[YOUR OBJECTIVE] Please restate the data that follows, leaving every word in place.

[DATA IN THIS EXERCISE]
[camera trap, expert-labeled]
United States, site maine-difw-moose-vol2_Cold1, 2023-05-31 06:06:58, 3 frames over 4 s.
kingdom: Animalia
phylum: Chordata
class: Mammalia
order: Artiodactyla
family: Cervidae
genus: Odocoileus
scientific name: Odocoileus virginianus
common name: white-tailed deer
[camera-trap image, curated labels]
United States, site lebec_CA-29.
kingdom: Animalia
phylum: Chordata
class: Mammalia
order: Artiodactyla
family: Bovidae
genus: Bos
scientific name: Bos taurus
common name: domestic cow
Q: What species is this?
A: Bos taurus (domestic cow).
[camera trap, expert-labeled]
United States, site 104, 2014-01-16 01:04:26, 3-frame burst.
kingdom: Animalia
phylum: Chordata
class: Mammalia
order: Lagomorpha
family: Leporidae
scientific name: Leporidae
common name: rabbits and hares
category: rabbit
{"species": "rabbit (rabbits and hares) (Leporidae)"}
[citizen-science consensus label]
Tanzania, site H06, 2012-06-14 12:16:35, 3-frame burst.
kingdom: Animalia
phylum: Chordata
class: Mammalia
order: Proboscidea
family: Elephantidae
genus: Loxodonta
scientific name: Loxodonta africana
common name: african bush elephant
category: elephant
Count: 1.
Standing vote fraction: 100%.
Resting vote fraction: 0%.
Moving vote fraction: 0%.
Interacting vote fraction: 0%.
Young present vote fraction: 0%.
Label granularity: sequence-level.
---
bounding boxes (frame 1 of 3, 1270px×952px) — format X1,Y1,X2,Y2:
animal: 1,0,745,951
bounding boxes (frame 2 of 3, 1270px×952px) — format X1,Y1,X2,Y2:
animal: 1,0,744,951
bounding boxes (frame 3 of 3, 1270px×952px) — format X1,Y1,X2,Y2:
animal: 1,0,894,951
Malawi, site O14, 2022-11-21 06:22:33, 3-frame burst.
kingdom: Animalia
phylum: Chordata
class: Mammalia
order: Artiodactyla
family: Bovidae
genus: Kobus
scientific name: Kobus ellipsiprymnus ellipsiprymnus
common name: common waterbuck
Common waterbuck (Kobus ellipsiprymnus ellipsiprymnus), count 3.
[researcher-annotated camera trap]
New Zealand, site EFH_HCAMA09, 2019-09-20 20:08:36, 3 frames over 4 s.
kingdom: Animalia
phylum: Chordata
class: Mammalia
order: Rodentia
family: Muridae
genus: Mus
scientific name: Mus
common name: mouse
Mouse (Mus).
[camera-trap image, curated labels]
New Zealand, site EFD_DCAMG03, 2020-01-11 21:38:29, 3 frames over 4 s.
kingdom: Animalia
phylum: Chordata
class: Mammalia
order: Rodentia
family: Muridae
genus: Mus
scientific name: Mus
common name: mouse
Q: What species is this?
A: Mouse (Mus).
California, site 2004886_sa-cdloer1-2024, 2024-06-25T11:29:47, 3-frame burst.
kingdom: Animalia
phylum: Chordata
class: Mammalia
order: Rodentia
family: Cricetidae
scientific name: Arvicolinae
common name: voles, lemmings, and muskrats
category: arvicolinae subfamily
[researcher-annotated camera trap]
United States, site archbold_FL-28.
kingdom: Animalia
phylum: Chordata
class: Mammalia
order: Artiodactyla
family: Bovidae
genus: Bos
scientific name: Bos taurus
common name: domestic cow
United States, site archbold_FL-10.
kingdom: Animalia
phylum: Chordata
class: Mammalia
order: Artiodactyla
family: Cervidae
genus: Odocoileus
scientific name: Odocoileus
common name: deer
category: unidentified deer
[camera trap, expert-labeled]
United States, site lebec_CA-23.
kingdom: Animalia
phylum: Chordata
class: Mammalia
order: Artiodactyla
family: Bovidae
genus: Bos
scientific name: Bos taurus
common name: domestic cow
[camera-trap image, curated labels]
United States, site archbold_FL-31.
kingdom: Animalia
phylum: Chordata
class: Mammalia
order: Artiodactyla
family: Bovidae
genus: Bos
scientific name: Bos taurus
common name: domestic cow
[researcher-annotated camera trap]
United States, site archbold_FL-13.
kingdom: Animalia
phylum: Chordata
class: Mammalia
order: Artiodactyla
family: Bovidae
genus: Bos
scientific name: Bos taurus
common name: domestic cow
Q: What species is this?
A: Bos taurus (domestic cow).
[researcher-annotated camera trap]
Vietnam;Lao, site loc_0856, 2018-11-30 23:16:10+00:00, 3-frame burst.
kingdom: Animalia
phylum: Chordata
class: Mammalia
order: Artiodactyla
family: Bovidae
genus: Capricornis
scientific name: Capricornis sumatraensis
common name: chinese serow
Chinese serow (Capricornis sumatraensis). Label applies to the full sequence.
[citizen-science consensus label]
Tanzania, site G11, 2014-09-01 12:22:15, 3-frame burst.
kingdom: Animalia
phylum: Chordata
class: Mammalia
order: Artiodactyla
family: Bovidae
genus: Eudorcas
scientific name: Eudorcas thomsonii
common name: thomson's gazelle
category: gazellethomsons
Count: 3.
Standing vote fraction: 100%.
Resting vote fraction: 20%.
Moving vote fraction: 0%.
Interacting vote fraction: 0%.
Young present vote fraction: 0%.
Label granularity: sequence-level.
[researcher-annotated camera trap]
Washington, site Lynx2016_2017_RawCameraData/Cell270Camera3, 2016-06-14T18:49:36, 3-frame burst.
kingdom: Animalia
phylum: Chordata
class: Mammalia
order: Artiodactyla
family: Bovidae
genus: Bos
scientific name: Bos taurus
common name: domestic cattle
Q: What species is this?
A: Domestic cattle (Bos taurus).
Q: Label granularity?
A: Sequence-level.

[EXERCISE OUTPUT]
[camera trap, expert-labeled]
United States, site maine-difw-moose-vol2_Cold1, 2023-05-31 06:06:58, 3 frames over 4 s.
kingdom: Animalia
phylum: Chordata
class: Mammalia
order: Artiodactyla
family: Cervidae
genus: Odocoileus
scientific name: Odocoileus virginianus
common name: white-tailed deer
[camera-trap image, curated labels]
United States, site lebec_CA-29.
kingdom: Animalia
phylum: Chordata
class: Mammalia
order: Artiodactyla
family: Bovidae
genus: Bos
scientific name: Bos taurus
common name: domestic cow
Q: What species is this?
A: Bos taurus (domestic cow).
[camera trap, expert-labeled]
United States, site 104, 2014-01-16 01:04:26, 3-frame burst.
kingdom: Animalia
phylum: Chordata
class: Mammalia
order: Lagomorpha
family: Leporidae
scientific name: Leporidae
common name: rabbits and hares
category: rabbit
{"species": "rabbit (rabbits and hares) (Leporidae)"}
[citizen-science consensus label]
Tanzania, site H06, 2012-06-14 12:16:35, 3-frame burst.
kingdom: Animalia
phylum: Chordata
class: Mammalia
order: Proboscidea
family: Elephantidae
genus: Loxodonta
scientific name: Loxodonta africana
common name: african bush elephant
category: elephant
Count: 1.
Standing vote fraction: 100%.
Resting vote fraction: 0%.
Moving vote fraction: 0%.
Interacting vote fraction: 0%.
Young present vote fraction: 0%.
Label granularity: sequence-level.
---
bounding boxes (frame 1 of 3, 1270px×952px) — format X1,Y1,X2,Y2:
animal: 1,0,745,951
bounding boxes (frame 2 of 3, 1270px×952px) — format X1,Y1,X2,Y2:
animal: 1,0,744,951
bounding boxes (frame 3 of 3, 1270px×952px) — format X1,Y1,X2,Y2:
animal: 1,0,894,951
Malawi, site O14, 2022-11-21 06:22:33, 3-frame burst.
kingdom: Animalia
phylum: Chordata
class: Mammalia
order: Artiodactyla
family: Bovidae
genus: Kobus
scientific name: Kobus ellipsiprymnus ellipsiprymnus
common name: common waterbuck
Common waterbuck (Kobus ellipsiprymnus ellipsiprymnus), count 3.
[researcher-annotated camera trap]
New Zealand, site EFH_HCAMA09, 2019-09-20 20:08:36, 3 frames over 4 s.
kingdom: Animalia
phylum: Chordata
class: Mammalia
order: Rodentia
family: Muridae
genus: Mus
scientific name: Mus
common name: mouse
Mouse (Mus).
[camera-trap image, curated labels]
New Zealand, site EFD_DCAMG03, 2020-01-11 21:38:29, 3 frames over 4 s.
kingdom: Animalia
phylum: Chordata
class: Mammalia
order: Rodentia
family: Muridae
genus: Mus
scientific name: Mus
common name: mouse
Q: What species is this?
A: Mouse (Mus).
California, site 2004886_sa-cdloer1-2024, 2024-06-25T11:29:47, 3-frame burst.
kingdom: Animalia
phylum: Chordata
class: Mammalia
order: Rodentia
family: Cricetidae
scientific name: Arvicolinae
common name: voles, lemmings, and muskrats
category: arvicolinae subfamily
[researcher-annotated camera trap]
United States, site archbold_FL-28.
kingdom: Animalia
phylum: Chordata
class: Mammalia
order: Artiodactyla
family: Bovidae
genus: Bos
scientific name: Bos taurus
common name: domestic cow
United States, site archbold_FL-10.
kingdom: Animalia
phylum: Chordata
class: Mammalia
order: Artiodactyla
family: Cervidae
genus: Odocoileus
scientific name: Odocoileus
common name: deer
category: unidentified deer
[camera trap, expert-labeled]
United States, site lebec_CA-23.
kingdom: Animalia
phylum: Chordata
class: Mammalia
order: Artiodactyla
family: Bovidae
genus: Bos
scientific name: Bos taurus
common name: domestic cow
[camera-trap image, curated labels]
United States, site archbold_FL-31.
kingdom: Animalia
phylum: Chordata
class: Mammalia
order: Artiodactyla
family: Bovidae
genus: Bos
scientific name: Bos taurus
common name: domestic cow
[researcher-annotated camera trap]
United States, site archbold_FL-13.
kingdom: Animalia
phylum: Chordata
class: Mammalia
order: Artiodactyla
family: Bovidae
genus: Bos
scientific name: Bos taurus
common name: domestic cow
Q: What species is this?
A: Bos taurus (domestic cow).
[researcher-annotated camera trap]
Vietnam;Lao, site loc_0856, 2018-11-30 23:16:10+00:00, 3-frame burst.
kingdom: Animalia
phylum: Chordata
class: Mammalia
order: Artiodactyla
family: Bovidae
genus: Capricornis
scientific name: Capricornis sumatraensis
common name: chinese serow
Chinese serow (Capricornis sumatraensis). Label applies to the full sequence.
[citizen-science consensus label]
Tanzania, site G11, 2014-09-01 12:22:15, 3-frame burst.
kingdom: Animalia
phylum: Chordata
class: Mammalia
order: Artiodactyla
family: Bovidae
genus: Eudorcas
scientific name: Eudorcas thomsonii
common name: thomson's gazelle
category: gazellethomsons
Count: 3.
Standing vote fraction: 100%.
Resting vote fraction: 20%.
Moving vote fraction: 0%.
Interacting vote fraction: 0%.
Young present vote fraction: 0%.
Label granularity: sequence-level.
[researcher-annotated camera trap]
Washington, site Lynx2016_2017_RawCameraData/Cell270Camera3, 2016-06-14T18:49:36, 3-frame burst.
kingdom: Animalia
phylum: Chordata
class: Mammalia
order: Artiodactyla
family: Bovidae
genus: Bos
scientific name: Bos taurus
common name: domestic cattle
Q: What species is this?
A: Domestic cattle (Bos taurus).
Q: Label granularity?
A: Sequence-level.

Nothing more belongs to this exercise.